[Start of Attachment]

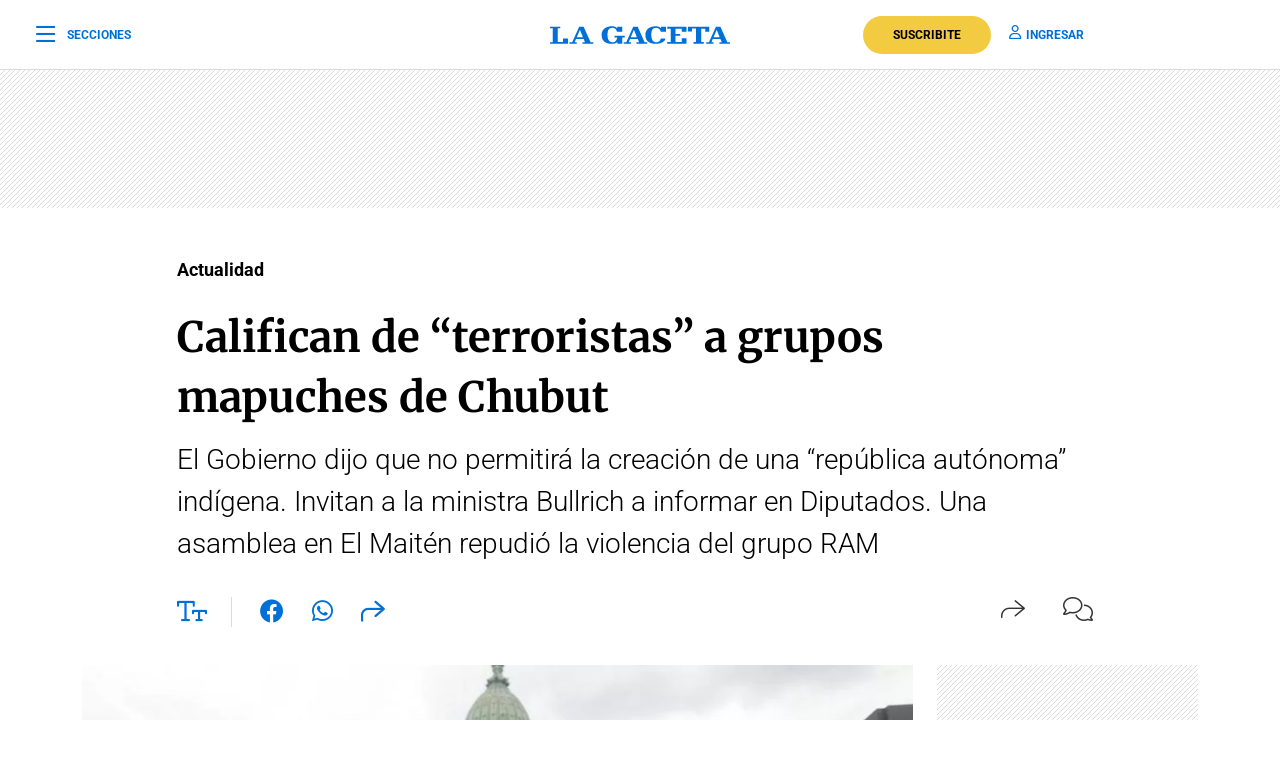

--- FILE ---
content_type: text/html; charset=utf-8
request_url: https://www.google.com/recaptcha/api2/aframe
body_size: 137
content:
<!DOCTYPE HTML><html><head><meta http-equiv="content-type" content="text/html; charset=UTF-8"></head><body><script nonce="FOZGnUPmxlH5e-MPxcBpCQ">/** Anti-fraud and anti-abuse applications only. See google.com/recaptcha */ try{var clients={'sodar':'https://pagead2.googlesyndication.com/pagead/sodar?'};window.addEventListener("message",function(a){try{if(a.source===window.parent){var b=JSON.parse(a.data);var c=clients[b['id']];if(c){var d=document.createElement('img');d.src=c+b['params']+'&rc='+(localStorage.getItem("rc::a")?sessionStorage.getItem("rc::b"):"");window.document.body.appendChild(d);sessionStorage.setItem("rc::e",parseInt(sessionStorage.getItem("rc::e")||0)+1);localStorage.setItem("rc::h",'1769490034443');}}}catch(b){}});window.parent.postMessage("_grecaptcha_ready", "*");}catch(b){}</script></body></html>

[End of Attachment]

_Instructions to follow_
Drop every picture from the data, then output all the rest exactly.

_Response to this task_
--- FILE ---
content_type: text/html; charset=utf-8
request_url: https://www.google.com/recaptcha/api2/aframe
body_size: 137
content:
<!DOCTYPE HTML><html><head><meta http-equiv="content-type" content="text/html; charset=UTF-8"></head><body><script nonce="FOZGnUPmxlH5e-MPxcBpCQ">/** Anti-fraud and anti-abuse applications only. See google.com/recaptcha */ try{var clients={'sodar':'https://pagead2.googlesyndication.com/pagead/sodar?'};window.addEventListener("message",function(a){try{if(a.source===window.parent){var b=JSON.parse(a.data);var c=clients[b['id']];if(c){var d=document.createElement('img');d.src=c+b['params']+'&rc='+(localStorage.getItem("rc::a")?sessionStorage.getItem("rc::b"):"");window.document.body.appendChild(d);sessionStorage.setItem("rc::e",parseInt(sessionStorage.getItem("rc::e")||0)+1);localStorage.setItem("rc::h",'1769490034443');}}}catch(b){}});window.parent.postMessage("_grecaptcha_ready", "*");}catch(b){}</script></body></html>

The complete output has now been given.